На репетициях всегдашняя суета, беготня. Савва Иванович и Серов то и дело вскакивают на сцену, убегают за кулисы, что-то изменяя, исправляя, доводя до полной законченности, до совершенства отдельные образы и ансамбль.

Это был один из очень значительных спектаклей в истории Мамонтовской оперы.

В творчестве Серова история с постановкой «Юдифи» в театре Мамонтова, а потом на казенной сцене[20] и роль Олоферна, которую исполнял Шаляпин, оставили след в виде эскизов декораций, двух портретов Шаляпина в роли Олоферна, созданных для костюма и проработки грима, а также карикатуры: «Шаляпин и Корсов в роли Олоферна». На карикатуре огромный, страшный Шаляпин и маленький, в театральной позе Корсов (артист, исполнявший роль Олоферна на казенной сцене) и надпись: «Злая Олоферна (пятнистая). То ли дело сия душка».

Как-то незаметно, словно бы на заднем плане, прошла педагогическая деятельность Серова в Московском училище живописи, ваяния и зодчества. Долгое время обрывочные сведения о ней были в небольшом количестве разбросаны по разным книгам, пока не появились воспоминания Николая Павловича Ульянова, любимого ученика Серова.

Книга его воспоминаний – главный источник для освещения педагогической деятельности Серова.

Началась эта деятельность в 1897 году.

Директор училища князь Львов вошел в класс и объявил:

– Сейчас будет Валентин Александрович Серов.

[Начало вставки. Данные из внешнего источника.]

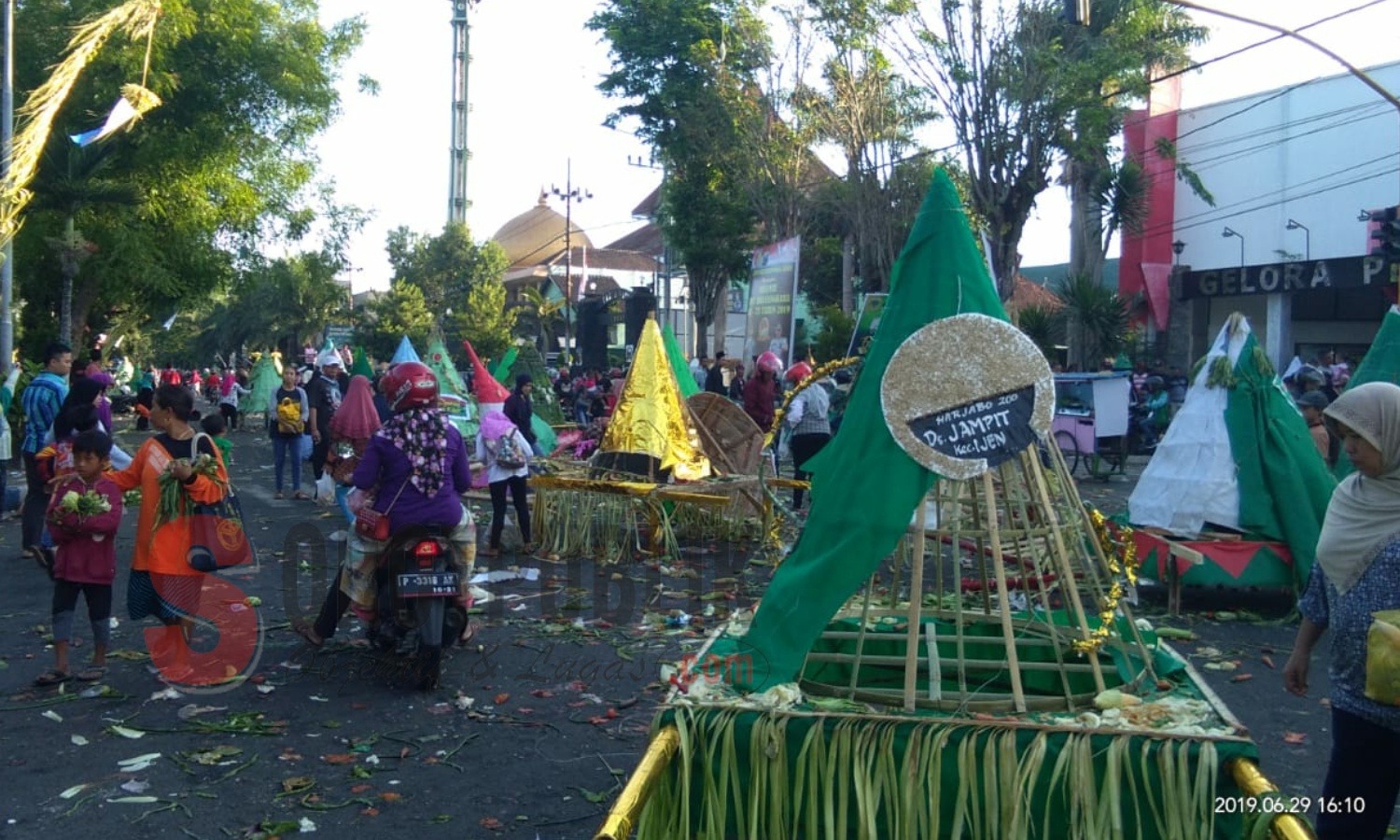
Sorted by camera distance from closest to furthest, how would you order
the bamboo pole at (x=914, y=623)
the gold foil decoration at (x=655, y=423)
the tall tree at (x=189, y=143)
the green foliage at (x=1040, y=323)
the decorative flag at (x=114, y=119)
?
the bamboo pole at (x=914, y=623)
the gold foil decoration at (x=655, y=423)
the decorative flag at (x=114, y=119)
the tall tree at (x=189, y=143)
the green foliage at (x=1040, y=323)

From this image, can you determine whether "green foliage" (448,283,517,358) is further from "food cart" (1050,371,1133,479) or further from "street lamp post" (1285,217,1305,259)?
"food cart" (1050,371,1133,479)

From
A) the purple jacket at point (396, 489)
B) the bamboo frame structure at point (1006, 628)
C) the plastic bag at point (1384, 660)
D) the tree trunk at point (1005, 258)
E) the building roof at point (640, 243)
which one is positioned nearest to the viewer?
the plastic bag at point (1384, 660)

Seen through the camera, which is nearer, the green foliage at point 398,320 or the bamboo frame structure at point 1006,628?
the bamboo frame structure at point 1006,628

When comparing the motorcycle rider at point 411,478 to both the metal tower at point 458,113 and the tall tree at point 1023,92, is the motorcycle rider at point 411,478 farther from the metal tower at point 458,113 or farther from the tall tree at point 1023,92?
the metal tower at point 458,113

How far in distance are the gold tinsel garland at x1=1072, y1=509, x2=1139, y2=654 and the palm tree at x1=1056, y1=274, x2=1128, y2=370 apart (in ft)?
64.6

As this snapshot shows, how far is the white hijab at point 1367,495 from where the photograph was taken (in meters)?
3.37

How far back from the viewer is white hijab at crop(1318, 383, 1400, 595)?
3.37 meters

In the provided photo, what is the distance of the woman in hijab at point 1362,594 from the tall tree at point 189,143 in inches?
691

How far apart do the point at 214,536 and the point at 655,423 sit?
16.7ft

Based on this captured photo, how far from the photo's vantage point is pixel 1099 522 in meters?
4.65

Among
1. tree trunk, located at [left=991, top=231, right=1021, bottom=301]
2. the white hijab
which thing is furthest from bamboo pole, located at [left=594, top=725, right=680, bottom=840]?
tree trunk, located at [left=991, top=231, right=1021, bottom=301]

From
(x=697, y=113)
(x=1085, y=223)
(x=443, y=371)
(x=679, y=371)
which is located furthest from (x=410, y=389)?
(x=1085, y=223)

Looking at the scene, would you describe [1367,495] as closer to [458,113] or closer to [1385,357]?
[1385,357]

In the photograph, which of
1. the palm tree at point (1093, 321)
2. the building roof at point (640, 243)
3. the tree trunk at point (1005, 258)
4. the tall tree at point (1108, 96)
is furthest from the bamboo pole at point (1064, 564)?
the building roof at point (640, 243)
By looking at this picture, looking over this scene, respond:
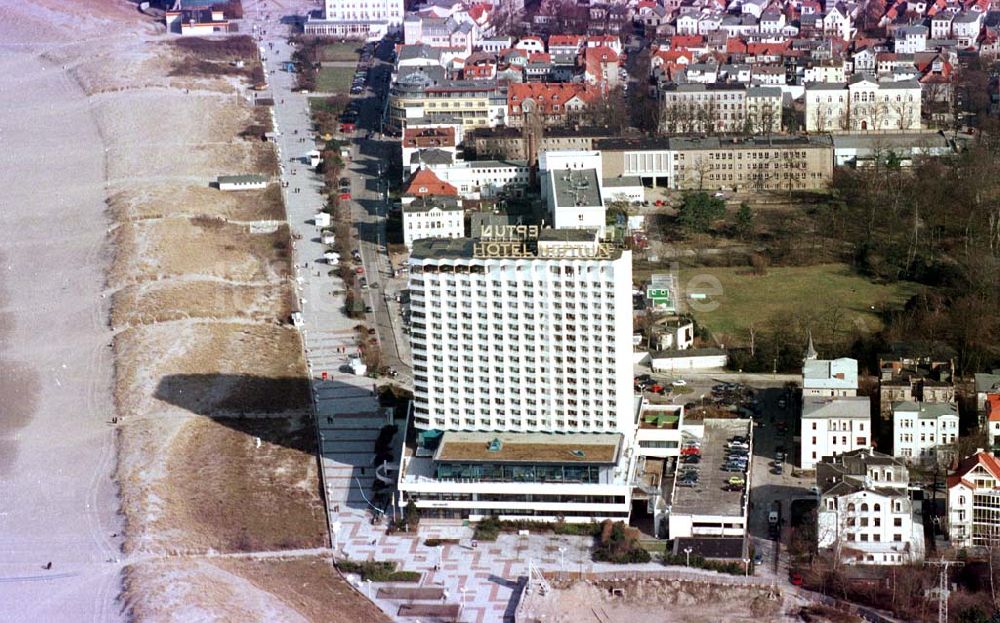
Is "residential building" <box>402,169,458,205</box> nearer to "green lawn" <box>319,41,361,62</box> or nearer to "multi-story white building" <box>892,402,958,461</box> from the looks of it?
"multi-story white building" <box>892,402,958,461</box>

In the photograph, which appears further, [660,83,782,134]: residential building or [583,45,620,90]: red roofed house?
[583,45,620,90]: red roofed house

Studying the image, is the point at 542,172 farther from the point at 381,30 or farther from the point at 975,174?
the point at 381,30

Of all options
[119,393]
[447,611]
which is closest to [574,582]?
[447,611]

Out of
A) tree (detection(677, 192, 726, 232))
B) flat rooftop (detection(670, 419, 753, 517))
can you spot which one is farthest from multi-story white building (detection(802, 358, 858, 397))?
tree (detection(677, 192, 726, 232))

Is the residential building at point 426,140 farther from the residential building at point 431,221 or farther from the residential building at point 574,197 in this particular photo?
the residential building at point 574,197

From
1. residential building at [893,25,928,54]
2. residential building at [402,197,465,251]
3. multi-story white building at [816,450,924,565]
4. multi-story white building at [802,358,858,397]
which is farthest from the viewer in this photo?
residential building at [893,25,928,54]

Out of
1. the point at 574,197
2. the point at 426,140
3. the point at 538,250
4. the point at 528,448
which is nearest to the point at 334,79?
the point at 426,140
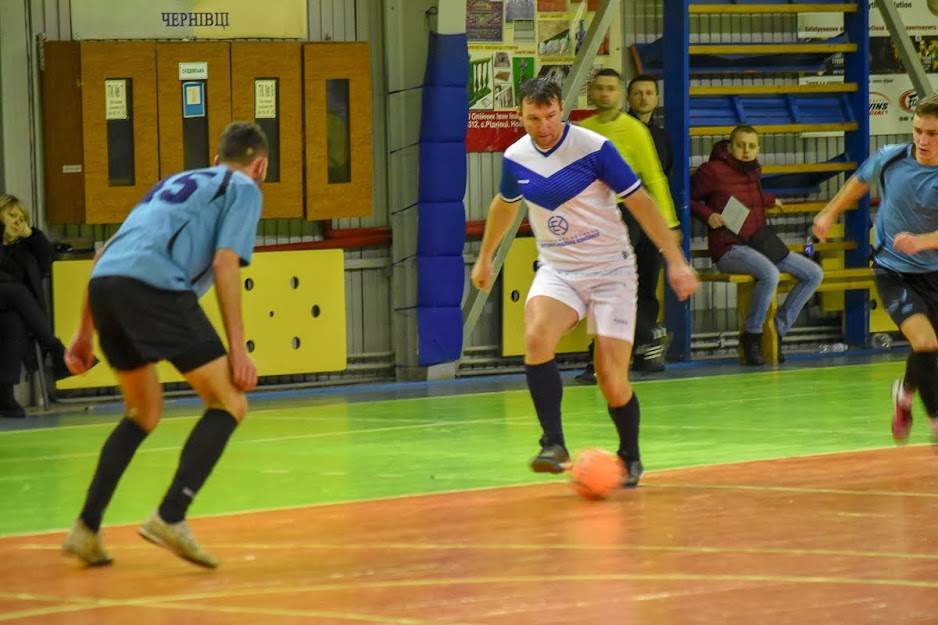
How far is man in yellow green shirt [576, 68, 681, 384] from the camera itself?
10.8 meters

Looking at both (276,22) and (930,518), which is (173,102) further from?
(930,518)

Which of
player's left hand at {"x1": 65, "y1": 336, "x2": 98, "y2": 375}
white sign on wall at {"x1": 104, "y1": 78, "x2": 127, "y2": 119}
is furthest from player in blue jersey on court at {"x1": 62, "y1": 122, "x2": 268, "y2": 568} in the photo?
white sign on wall at {"x1": 104, "y1": 78, "x2": 127, "y2": 119}

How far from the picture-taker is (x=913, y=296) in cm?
841

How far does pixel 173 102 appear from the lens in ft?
41.3

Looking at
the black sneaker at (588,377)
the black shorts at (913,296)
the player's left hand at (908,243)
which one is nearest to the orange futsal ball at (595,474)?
the player's left hand at (908,243)

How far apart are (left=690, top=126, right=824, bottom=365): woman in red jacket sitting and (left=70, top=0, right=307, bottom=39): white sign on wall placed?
12.1 ft

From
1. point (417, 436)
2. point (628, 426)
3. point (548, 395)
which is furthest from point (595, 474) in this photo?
point (417, 436)

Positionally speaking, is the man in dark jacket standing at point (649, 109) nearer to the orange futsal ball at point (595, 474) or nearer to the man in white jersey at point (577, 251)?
the man in white jersey at point (577, 251)

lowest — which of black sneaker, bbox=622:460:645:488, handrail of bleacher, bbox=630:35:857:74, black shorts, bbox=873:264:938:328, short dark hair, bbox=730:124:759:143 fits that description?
black sneaker, bbox=622:460:645:488

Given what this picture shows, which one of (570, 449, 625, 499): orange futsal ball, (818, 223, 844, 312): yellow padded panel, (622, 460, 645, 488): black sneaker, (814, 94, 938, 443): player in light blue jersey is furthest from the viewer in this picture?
(818, 223, 844, 312): yellow padded panel

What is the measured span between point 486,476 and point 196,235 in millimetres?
2839

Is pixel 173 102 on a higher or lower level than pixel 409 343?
higher

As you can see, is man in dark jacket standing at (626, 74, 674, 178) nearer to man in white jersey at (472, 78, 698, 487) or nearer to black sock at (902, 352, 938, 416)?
black sock at (902, 352, 938, 416)

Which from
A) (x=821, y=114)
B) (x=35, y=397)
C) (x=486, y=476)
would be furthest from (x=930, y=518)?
(x=821, y=114)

А через несколько минут, войдя уже с Серовым, сказал:

– Художественный совет после ухода в отставку Константина Аполлоновича Савицкого не мог найти более достойного ему заместителя, чем Валентин Александрович. Вам известно все значение этого имени. Мне нет необходимости говорить много.

Ульянов произнес краткую речь:

– Серов уже давно был мечтой многих из нас. Мы радуемся, что мечты наши осуществились. Наконец-то мы будем работать под его руководством!

Сам Серов не сказал ни слова. Раскланялся как-то даже сухо и несколько холодно. Молча обошел ряды, осмотрел этюды, натурщика, что-то обдумывал. Сделал несколько коротких замечаний.

А потом началось нечто непохожее на все то, что было раньше, и на все то, что было в других классах. Раньше преподаватели только говорили, как и что делать, причем говорили столь расплывчато, что толковать можно было и так и этак. Это были какие-то общие фразы, рассуждения, что-то такое, чему трудно было найти практическое применение.

Они были робкими, чрезвычайно робкими, словно не были уверены в принципах своего искусства. Даже такие поистине замечательные художники, как Архипов и Пастернак, в роли преподавателей были бесхарактерны, в своих указаниях не конкретны…

«Преподавал он, – вспоминает об Архипове Петров-Водкин, – нерешительно, словно передавал ученику контрабанду.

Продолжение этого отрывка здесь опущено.